ARTICLE =>
○ ○ ○ ○ ○ ○ ○
To see them in the relatively small space of the Heights Theater in Houston was one thing. To experience their current live show is another miracle in and of itself. When The Church come to the states for a show, they are as stripped down as possible—there are no extras, no guitars left unplayed, nothing left to the imagination. They present themselves so well you can’t believe they’re not playing arenas.

In the front row, your could see parents with young children, and all I can say is, in twenty years, you won’t see anyone like The Church playing live in that format. Guitar music is fading away, and the level of musicianship is without equal. This is a one-time deal. There is no one playing this way, and no one capable of ever recreating this level of professional achievement. No one else has a catalog like they do as well. And, at no time have they ever really peaked. There are tremendous songs and albums in every decade of their existence.

I would have been happy with all newer songs, but it was great to hear them roar through Starfish in its entirety. The Church are not a nostalgia act. Every song is reworked, reimagined, and experienced anew, and all of the parts are shuffled around. Having heard them live ten years ago, they sound the same but different in all the good ways.

This is still a band that can amaze. Adding Ian Haug to the mix changed the atmosphere but not the spirit of the songs. In a live setting, you are still getting Steve Kilbey and Peter Koppes’ versions of the parts and their overall vision of the band. But, really, you need to see Tim Powles on the drums to really appreciate what the band has evolved into. At one point, he is banging away, one handed, and shaking a tambourine in the other. Another moment, and he’s smashing the drums with the tambourine, nothing ever out of place.

If I could change one thing, I would ask them to add Jeffrey Cain as a full member of the band and make it a five piece. Really, he’s more than a utility infielder. His ability to balance guitar, keyboards and vocals makes the whole show complete. He took Marty’s riff on North, South, East & West and ran with it.

This show was worth the drive there and back again. It was the highlight of the year for me in terms of music.

The stage at the Heights Theater, just before the band came out to play

The stage at the Heights Theater, just before the band came out to play

The full band, from L-R: Peter Koppes, Jeffrey Cain, Tim Powles, Steve Kilbey, Ian Haug

The full band, from L-R: Peter Koppes, Jeffrey Cain, Tim Powles, Steve Kilbey, Ian Haug

Steve Kilbey

Steve Kilbey

I don’t take a lot of photos at shows. These were taken during pauses or moments when it was possible to be unobtrusive about it. I definitely do not use a flash and I did not record anything being played.
○ ○ ○ ○ ○ ○ ○
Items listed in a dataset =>
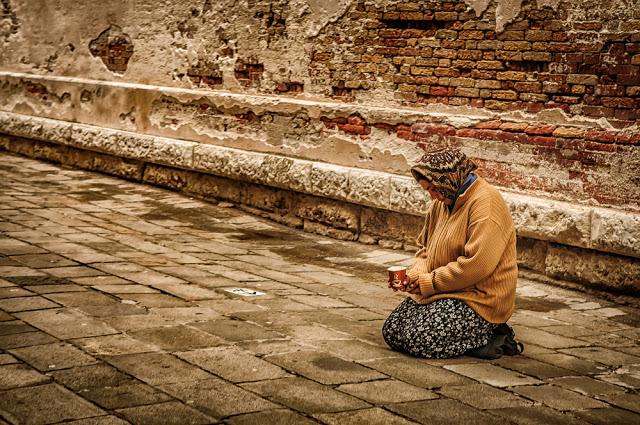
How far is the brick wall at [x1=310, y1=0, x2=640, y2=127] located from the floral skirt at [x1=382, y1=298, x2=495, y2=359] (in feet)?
8.23

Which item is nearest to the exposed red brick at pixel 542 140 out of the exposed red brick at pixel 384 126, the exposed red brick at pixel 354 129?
the exposed red brick at pixel 384 126

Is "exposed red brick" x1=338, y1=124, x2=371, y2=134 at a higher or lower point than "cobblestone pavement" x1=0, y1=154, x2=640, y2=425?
higher

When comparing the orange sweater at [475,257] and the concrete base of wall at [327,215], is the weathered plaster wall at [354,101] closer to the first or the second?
the concrete base of wall at [327,215]

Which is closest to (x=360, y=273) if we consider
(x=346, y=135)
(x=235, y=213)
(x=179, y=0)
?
(x=346, y=135)

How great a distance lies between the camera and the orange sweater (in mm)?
4520

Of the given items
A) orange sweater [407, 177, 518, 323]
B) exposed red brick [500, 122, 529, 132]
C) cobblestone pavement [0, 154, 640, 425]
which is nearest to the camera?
cobblestone pavement [0, 154, 640, 425]

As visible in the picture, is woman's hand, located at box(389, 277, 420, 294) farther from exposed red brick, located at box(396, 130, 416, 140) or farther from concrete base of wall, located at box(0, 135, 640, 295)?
exposed red brick, located at box(396, 130, 416, 140)

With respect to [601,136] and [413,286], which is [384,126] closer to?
[601,136]

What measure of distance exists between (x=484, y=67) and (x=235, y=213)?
299 centimetres

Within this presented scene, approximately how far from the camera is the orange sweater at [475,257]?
4520 millimetres

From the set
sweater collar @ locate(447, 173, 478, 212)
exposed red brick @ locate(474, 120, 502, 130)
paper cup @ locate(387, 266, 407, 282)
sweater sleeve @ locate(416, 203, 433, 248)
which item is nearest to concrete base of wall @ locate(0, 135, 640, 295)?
exposed red brick @ locate(474, 120, 502, 130)

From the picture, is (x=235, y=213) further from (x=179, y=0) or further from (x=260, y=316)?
(x=260, y=316)

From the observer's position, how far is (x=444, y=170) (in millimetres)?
4559

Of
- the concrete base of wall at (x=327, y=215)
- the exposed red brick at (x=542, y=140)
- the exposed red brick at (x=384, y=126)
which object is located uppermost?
the exposed red brick at (x=542, y=140)
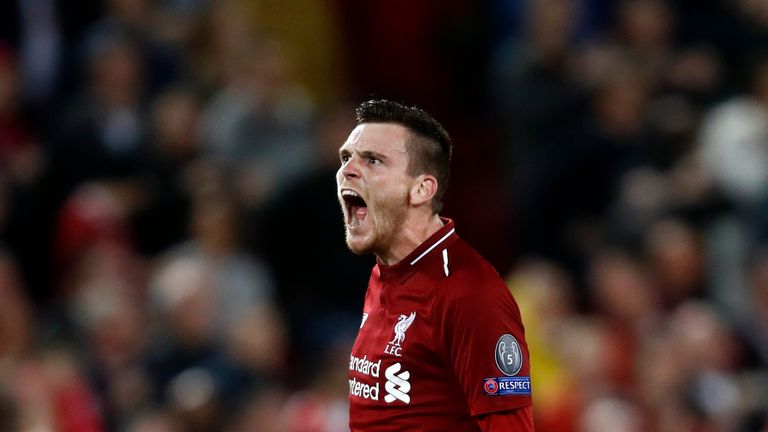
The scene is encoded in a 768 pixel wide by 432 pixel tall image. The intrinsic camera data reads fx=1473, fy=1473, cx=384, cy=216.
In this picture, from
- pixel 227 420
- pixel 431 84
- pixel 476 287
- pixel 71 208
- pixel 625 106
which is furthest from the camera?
pixel 431 84

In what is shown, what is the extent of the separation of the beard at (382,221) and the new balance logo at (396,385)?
334 millimetres

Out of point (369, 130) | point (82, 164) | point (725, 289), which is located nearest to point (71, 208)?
point (82, 164)

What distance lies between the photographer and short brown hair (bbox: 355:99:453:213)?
398 centimetres

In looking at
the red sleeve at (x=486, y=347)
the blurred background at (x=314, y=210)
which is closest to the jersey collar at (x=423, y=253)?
the red sleeve at (x=486, y=347)

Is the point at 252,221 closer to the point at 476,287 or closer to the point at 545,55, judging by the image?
the point at 545,55

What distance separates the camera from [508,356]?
12.1 feet

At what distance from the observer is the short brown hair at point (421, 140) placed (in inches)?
157

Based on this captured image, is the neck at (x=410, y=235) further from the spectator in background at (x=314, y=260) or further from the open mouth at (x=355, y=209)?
the spectator in background at (x=314, y=260)

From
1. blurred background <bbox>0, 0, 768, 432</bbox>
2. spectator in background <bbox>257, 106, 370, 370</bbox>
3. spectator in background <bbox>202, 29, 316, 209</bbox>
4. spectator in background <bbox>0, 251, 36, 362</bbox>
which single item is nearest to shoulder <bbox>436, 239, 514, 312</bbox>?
spectator in background <bbox>0, 251, 36, 362</bbox>

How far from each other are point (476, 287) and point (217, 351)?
4.15 metres

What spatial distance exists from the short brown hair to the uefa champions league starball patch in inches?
20.1

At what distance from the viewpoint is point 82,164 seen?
8523 millimetres

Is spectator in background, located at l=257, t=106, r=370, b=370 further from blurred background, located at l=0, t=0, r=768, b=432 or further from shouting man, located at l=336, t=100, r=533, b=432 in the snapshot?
shouting man, located at l=336, t=100, r=533, b=432

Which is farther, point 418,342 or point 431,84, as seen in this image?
point 431,84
○ ○ ○ ○ ○ ○ ○
EXERCISE INSTRUCTIONS =>
A) List the musicians named, from left to right, in the concert review's caption for the full band.
B) According to the concert review, which album did the band play in its entirety?
C) Quote the concert review between "This is still" and "out of place.", inclusive.

ANSWERS PER TASK =>
A) Peter Koppes, Jeffrey Cain, Tim Powles, Steve Kilbey, Ian Haug

B) Starfish

C)
This is still a band that can amaze. Adding Ian Haug to the mix changed the atmosphere but not the spirit of the songs. In a live setting, you are still getting Steve Kilbey and Peter Koppes’ versions of the parts and their overall vision of the band. But, really, you need to see Tim Powles on the drums to really appreciate what the band has evolved into. At one point, he is banging away, one handed, and shaking a tambourine in the other. Another moment, and he’s smashing the drums with the tambourine, nothing ever out of place.